• I actually agree with your first point about me purchasing a service that could then be broken by a developer releasing an update. It's happened before and I'm sure it will happen again. Most of the time this is for an app, not an OS. I can complain to the developer and if enough people join me, it's possible that the app will be rolled back or re-updated. Sometimes the breaking change is part of a larger change to make things better. Sometimes it's a mistake. I would love a rollback feature somehow, but not sure how to implement. That does remind me of the Adobe Reader mess for WP7 a while back. They'd finally released a nice update to the PDF reader app, then somehow the version in the store showed an "update" that rolled back to the original version - losing all of the nice enhancements in the process. It was made right a couple of weeks later, but very frustrating to those of us who didn't check the version properly and just hit "update" on it. 🙁

    As for the Win8 process, I see that broken cleanly into two separate updates. One goes through the "Store" process - this affects the Modern apps, including the "core" apps like Mail, Calendar, Maps, etc. They're just apps and can be uninstalled or reinstalled. The second is your standard Windows Update - OS patches, drivers, and so on. I'm pretty sure I can uninstall one of the latter if it gives me fits. I cannot revert a Store update (or at least not without some hacking beforehand to make a backup copy and hoping I know what I'm doing). I just don't see the two mixing because they serve slightly different purposes. One is mostly handled by the developers (with MS as an intermediary before publishing the new version). The other is MS directly pushing OS-level updates and the like. Office for the Surface is a little bit of an outlier here because it's a desktop app, not a Modern app so can't be updated through the Store.

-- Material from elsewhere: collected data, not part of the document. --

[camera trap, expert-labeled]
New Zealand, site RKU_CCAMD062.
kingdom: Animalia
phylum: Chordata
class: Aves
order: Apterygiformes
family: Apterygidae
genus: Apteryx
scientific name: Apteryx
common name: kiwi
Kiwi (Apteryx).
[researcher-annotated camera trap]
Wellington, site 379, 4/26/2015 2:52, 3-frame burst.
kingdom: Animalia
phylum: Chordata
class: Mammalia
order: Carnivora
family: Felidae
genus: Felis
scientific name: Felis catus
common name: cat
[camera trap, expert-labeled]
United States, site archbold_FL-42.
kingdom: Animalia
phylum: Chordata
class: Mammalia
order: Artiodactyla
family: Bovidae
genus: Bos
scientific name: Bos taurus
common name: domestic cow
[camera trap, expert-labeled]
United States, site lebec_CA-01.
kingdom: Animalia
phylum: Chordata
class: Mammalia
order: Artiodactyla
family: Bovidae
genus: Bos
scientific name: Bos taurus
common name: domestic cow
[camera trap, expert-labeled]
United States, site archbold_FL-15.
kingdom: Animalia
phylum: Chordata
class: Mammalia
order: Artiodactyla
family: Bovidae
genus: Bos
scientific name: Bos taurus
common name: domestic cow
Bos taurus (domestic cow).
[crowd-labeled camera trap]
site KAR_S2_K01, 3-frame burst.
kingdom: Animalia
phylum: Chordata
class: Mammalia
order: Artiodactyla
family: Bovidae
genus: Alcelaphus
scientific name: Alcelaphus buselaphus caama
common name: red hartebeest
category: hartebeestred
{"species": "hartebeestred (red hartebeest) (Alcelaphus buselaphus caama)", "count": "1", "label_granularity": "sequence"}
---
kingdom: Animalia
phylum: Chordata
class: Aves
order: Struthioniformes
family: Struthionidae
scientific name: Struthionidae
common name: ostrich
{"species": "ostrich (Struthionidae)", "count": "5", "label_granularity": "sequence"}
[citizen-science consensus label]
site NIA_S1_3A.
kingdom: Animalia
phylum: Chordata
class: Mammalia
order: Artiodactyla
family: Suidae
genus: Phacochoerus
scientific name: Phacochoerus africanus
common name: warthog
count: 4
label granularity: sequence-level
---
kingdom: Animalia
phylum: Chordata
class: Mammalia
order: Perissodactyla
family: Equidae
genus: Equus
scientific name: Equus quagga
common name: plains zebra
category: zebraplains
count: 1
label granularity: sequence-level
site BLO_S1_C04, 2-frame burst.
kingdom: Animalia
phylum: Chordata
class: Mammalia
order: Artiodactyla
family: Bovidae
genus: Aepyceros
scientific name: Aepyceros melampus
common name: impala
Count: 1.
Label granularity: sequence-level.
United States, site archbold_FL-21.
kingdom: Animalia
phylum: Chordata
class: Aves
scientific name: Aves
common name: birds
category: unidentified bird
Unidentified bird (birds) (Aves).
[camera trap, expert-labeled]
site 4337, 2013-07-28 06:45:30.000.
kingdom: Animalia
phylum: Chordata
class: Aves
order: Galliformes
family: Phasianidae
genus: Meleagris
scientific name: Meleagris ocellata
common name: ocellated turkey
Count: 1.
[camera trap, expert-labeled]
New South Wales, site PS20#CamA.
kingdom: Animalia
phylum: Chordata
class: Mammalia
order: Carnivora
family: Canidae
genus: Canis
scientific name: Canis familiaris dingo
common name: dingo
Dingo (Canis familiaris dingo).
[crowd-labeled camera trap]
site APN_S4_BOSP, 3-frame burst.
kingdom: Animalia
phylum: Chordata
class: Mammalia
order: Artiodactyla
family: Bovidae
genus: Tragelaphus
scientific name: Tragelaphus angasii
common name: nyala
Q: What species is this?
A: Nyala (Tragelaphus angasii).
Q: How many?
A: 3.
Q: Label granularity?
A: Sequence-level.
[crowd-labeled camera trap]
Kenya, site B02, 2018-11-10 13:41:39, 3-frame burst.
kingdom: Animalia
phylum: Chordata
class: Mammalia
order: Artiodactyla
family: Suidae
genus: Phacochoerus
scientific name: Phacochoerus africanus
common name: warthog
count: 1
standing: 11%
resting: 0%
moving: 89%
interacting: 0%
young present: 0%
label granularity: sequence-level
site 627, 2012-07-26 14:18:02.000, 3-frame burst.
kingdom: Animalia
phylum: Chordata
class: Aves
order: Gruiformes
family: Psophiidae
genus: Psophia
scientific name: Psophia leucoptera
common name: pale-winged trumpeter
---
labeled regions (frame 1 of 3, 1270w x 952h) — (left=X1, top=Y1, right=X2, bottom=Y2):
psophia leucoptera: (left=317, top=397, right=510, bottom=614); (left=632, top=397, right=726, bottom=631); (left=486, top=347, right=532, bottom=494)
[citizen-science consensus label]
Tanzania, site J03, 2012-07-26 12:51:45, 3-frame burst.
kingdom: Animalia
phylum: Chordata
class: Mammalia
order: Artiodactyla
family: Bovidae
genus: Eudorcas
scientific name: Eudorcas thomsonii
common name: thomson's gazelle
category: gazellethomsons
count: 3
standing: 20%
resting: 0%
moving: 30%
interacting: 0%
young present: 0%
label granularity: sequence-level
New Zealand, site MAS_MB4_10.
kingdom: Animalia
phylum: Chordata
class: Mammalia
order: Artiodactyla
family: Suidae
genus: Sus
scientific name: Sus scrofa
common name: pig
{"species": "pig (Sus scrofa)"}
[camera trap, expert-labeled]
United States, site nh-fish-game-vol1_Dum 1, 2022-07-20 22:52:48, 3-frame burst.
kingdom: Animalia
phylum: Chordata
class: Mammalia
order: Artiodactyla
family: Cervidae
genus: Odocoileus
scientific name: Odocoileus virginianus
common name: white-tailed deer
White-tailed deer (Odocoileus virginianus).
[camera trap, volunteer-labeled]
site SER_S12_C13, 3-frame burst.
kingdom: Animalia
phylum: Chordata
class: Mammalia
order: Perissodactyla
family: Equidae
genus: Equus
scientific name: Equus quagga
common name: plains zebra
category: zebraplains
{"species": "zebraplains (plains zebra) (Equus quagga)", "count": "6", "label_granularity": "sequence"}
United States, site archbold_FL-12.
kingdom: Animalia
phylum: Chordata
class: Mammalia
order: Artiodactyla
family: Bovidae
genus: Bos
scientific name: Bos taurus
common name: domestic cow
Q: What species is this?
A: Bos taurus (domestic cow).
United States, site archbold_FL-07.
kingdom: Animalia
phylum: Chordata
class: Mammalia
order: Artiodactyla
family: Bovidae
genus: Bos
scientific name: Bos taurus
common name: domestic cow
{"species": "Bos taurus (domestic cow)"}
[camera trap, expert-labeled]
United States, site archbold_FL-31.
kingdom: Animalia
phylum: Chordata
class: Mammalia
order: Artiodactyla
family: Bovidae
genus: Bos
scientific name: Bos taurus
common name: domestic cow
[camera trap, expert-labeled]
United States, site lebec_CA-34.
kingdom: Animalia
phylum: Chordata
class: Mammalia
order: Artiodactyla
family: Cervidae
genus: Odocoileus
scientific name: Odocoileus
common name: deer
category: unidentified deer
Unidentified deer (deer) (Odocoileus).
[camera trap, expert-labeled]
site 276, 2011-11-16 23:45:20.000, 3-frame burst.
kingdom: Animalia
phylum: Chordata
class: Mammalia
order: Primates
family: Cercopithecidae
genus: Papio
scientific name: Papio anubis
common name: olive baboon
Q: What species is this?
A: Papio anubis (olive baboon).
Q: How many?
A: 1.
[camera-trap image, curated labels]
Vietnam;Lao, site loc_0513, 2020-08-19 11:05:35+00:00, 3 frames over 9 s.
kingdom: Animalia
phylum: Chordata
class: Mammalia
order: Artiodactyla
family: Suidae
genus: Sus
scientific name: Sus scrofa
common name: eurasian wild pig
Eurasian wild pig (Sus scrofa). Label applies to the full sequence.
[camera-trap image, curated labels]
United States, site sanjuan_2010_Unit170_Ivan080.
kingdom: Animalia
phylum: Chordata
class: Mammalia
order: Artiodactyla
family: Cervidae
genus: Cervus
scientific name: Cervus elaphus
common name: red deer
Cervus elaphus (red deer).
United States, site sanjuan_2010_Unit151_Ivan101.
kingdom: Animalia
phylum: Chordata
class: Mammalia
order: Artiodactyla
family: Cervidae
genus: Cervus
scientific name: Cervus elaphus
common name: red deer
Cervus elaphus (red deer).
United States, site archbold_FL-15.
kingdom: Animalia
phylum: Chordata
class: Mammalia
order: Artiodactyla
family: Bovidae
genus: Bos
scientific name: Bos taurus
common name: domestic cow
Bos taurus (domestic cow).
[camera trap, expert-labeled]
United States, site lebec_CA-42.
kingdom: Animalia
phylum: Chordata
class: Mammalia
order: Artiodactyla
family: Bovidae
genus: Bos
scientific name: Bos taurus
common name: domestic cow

    I agree that patches can be released that cause damage, but if it's an OS-level update, that can still be reverted. I also agree that being able to roll back a Store update would be a "nice to have" feature, regardless of platform. I guess Android is the closest to this because all apps can come in an APK format and those can be backed up. You can then reinstall from an older APK if needed. iOS and Win8 don't support something similar to my knowledge.